Hi, hope you’re doing well…
I have a datasets and split it in to train_mask and test_mask…

from sklearn.model_selection import train_test_split
train_mask, test_mask= train_test_split(x, test_size=0.33, random_state = 0, shuffle = True)

then I 've used

train_mask = (x.unsqueeze(0) == train_mask.unsqueeze(1)).all(dim=2).any(dim=0)
test_mask = (x.unsqueeze(0) == test_mask.unsqueeze(1)).all(dim=2).any(dim=0)
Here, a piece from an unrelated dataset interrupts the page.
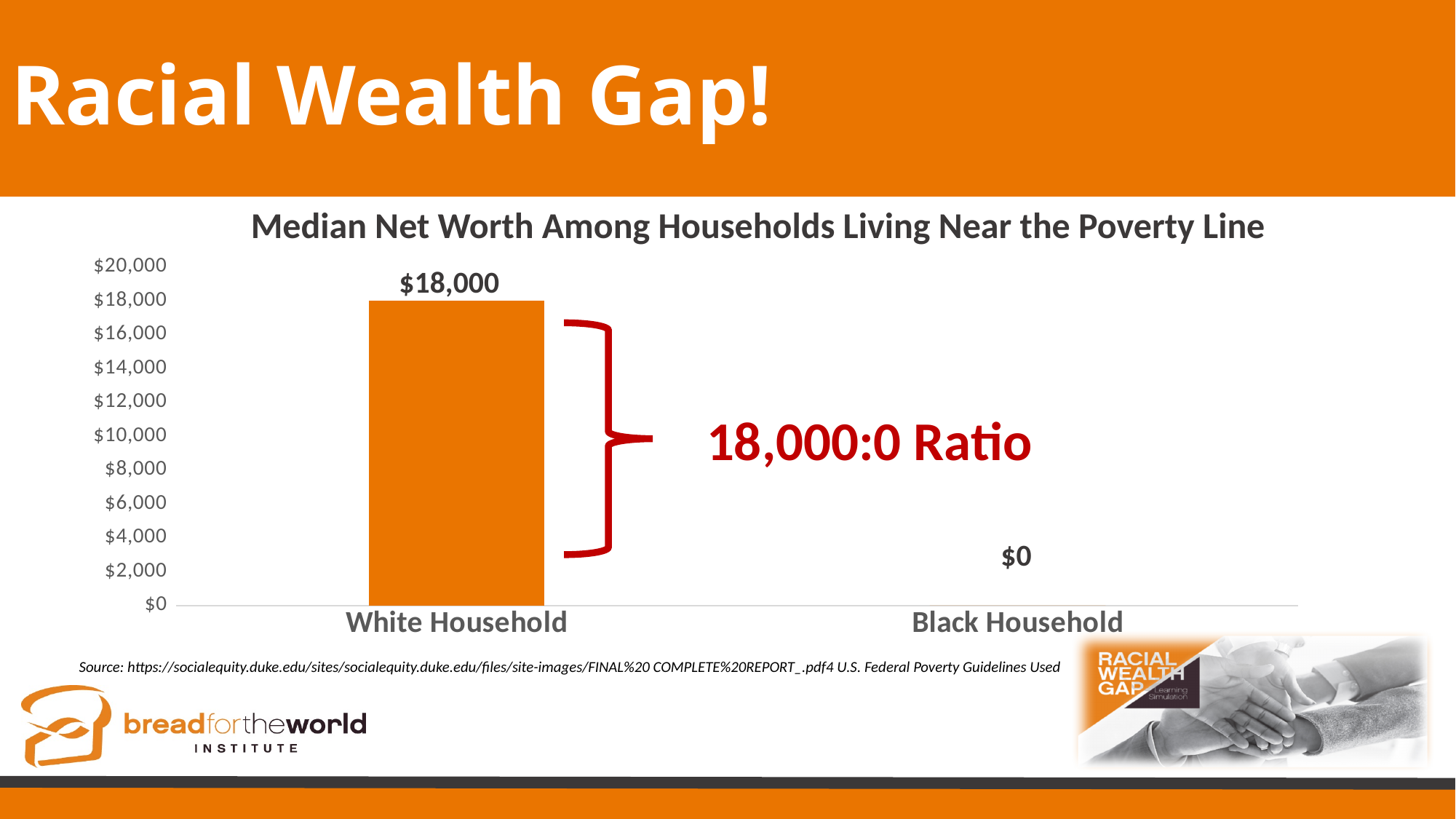
What is the difference between the median net worth of White Household and Black Household? $18,000 What is the median net worth shown for White Household? $18,000 How many categories are shown on the x axis? 2 Which category has the highest median net worth? White Household What is the title of the chart? Median Net Worth Among Households Living Near the Poverty Line What kind of chart is shown on the slide? bar chart Which category has the lowest median net worth? Black Household What is the median net worth shown for Black Household? $0 Is the value for White Household greater or less than $10,000? greater What is the highest value shown on the y axis? $20,000 What ratio is written in red next to the chart? 18,000:0 Ratio Which is larger, the median net worth for White Household or for Black Household? White Household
to make it usable for PyG. After splitting I have torch.Size([33, 200])
torch.Size([17, 200]) for train_mask and test_mask but after using the above code it gives me 47 and 35 trues for train-mask and test_mask.
Where am I making mistake?Would you please help me?
x is a tensor of torch.Size([50, 200]) I’ve saved it as a pt file but because of limitation I cannot load it here.
thanks in advance

Does your dataset contain duplicates?
If so, it would be expected that your check would yield a larger number of the masks after the split, since both datasets can not contain the duplicated tensors.
You should be able to check it via x.sum(dim=1).unique().size().

yes, my datasets contain duplicate…this is because I simulate data and don’t have real datasets…I have to find a way to have non identical value in my datasets…thanks very much for your prompt response.